═══ 本文 ═══

英国ミュージカルの父による『オリバー!』~誰でも口ずさめるナンバーで大ヒット!
音楽の観点からミュージカルの魅力に迫る連載「音楽ファンのためのミュージカル教室」。
第20回は、ミュージカル『オリバー!』の上演史と聴きどころを解説! 子役が重要な役割を担い、誰でも口ずさめるナンバーが魅力の作品です。11月7日まで東急シアターオーブで上演中(大阪公演は12月4日~14日)。
1964年京都市生まれ。1987年、慶應義塾大学経済学部卒業。1990年から音楽に関する執筆活動を行う。著書に、小澤征爾の評伝である「音楽の旅人 -ある日本人指揮者の...
現代英国ミュージカルの父、ライオネル・バートが脚本・作詞・作曲を手掛ける
現在、渋谷の東急シアターオーブで上演中の『オリバー!』は、チャールズ・ディケンズの小説『オリバー・ツイスト』(1838年)を原作とするミュージカルである。19世紀前半イギリスでの階級社会の問題が孤児オリバー・ツイストを通して描かれる。
本作の脚本・作詞・作曲を手掛けたのはライオネル・バート。彼は、1930年、ロンドン生まれ。ソング・ライターとしてキャリアを始め、1959年に初めてのミュージカル『ロック・アップ・ユア・ドーターズ』を書き上げた。そして、1960年に『オリバー!』を発表。その後、映画『007ロシアより愛をこめて』の主題歌をヒットさせている。1999年に68歳で亡くなった。

═══

- **やること**
本文によると、ミュージカル『オリバー!』のもとになった小説は何ですか。 本文に書かれていることだけを手がかりにしてください。

═══ 記録一覧 ═══

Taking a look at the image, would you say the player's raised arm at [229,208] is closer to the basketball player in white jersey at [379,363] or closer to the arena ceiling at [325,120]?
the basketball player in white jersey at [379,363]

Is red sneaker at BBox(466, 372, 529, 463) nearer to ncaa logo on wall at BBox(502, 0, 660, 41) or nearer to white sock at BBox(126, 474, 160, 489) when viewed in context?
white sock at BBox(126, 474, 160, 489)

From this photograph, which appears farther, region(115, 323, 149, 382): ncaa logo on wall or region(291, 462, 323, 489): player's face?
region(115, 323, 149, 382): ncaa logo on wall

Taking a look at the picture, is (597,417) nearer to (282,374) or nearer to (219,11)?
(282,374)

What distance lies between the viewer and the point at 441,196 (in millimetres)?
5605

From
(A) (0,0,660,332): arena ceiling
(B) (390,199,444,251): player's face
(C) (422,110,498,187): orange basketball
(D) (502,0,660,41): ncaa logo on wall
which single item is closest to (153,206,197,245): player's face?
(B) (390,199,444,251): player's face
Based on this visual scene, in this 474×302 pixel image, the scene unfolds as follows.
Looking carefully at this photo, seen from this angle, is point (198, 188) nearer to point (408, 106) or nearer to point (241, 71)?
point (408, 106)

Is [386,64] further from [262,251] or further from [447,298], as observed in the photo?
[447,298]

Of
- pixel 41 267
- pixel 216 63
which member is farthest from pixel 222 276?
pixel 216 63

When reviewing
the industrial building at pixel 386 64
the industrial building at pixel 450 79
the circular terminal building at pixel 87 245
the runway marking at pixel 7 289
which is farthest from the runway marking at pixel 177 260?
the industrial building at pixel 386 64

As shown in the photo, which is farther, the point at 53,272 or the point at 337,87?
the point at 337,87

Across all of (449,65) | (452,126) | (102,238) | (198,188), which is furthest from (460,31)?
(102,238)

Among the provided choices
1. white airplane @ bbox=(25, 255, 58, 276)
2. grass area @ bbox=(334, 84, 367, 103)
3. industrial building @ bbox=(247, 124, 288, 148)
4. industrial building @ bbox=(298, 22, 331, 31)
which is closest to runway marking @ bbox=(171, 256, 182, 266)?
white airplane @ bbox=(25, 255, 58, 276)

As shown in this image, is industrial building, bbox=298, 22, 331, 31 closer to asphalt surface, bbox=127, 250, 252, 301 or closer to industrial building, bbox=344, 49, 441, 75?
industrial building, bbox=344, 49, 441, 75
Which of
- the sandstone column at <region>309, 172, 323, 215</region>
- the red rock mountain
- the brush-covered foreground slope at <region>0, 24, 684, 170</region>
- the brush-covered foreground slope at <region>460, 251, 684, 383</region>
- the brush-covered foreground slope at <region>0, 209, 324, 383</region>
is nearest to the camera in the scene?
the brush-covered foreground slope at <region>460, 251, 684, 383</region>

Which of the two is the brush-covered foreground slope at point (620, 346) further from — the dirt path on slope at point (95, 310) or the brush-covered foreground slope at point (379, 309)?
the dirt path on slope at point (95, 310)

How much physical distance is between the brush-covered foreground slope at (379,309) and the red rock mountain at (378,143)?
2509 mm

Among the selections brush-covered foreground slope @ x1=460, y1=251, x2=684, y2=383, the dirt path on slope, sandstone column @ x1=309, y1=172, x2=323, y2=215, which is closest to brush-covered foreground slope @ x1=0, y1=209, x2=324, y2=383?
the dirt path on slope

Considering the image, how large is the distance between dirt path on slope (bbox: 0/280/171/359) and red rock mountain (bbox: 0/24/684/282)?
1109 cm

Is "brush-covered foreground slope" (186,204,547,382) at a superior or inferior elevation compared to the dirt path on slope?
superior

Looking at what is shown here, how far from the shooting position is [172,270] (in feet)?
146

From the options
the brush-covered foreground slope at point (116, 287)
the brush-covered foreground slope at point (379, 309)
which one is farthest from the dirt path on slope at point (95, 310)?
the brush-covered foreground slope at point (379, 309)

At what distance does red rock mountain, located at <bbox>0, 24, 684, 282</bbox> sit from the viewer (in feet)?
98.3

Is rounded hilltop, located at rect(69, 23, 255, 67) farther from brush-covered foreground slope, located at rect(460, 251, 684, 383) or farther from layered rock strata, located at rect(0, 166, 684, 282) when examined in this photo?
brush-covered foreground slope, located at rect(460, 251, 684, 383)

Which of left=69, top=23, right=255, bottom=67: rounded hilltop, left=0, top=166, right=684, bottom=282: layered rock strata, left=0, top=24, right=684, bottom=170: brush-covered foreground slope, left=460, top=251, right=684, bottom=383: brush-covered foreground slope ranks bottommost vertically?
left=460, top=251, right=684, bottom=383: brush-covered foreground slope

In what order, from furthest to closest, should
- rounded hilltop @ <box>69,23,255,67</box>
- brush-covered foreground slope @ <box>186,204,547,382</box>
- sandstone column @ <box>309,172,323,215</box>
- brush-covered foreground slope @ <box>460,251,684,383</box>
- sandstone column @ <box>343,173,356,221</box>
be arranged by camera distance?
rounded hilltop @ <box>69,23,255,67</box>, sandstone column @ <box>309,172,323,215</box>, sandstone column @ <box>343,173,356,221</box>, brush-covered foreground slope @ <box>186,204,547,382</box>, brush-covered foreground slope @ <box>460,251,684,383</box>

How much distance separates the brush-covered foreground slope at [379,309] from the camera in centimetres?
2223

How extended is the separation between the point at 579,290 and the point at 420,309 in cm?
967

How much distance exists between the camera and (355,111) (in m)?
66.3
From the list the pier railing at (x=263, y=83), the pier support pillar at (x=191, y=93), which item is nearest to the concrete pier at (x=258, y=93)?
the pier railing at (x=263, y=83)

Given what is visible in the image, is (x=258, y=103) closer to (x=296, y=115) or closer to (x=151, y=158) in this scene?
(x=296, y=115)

═══

- **答え**
チャールズ・ディケンズの小説『オリバー・ツイスト』(1838年)です。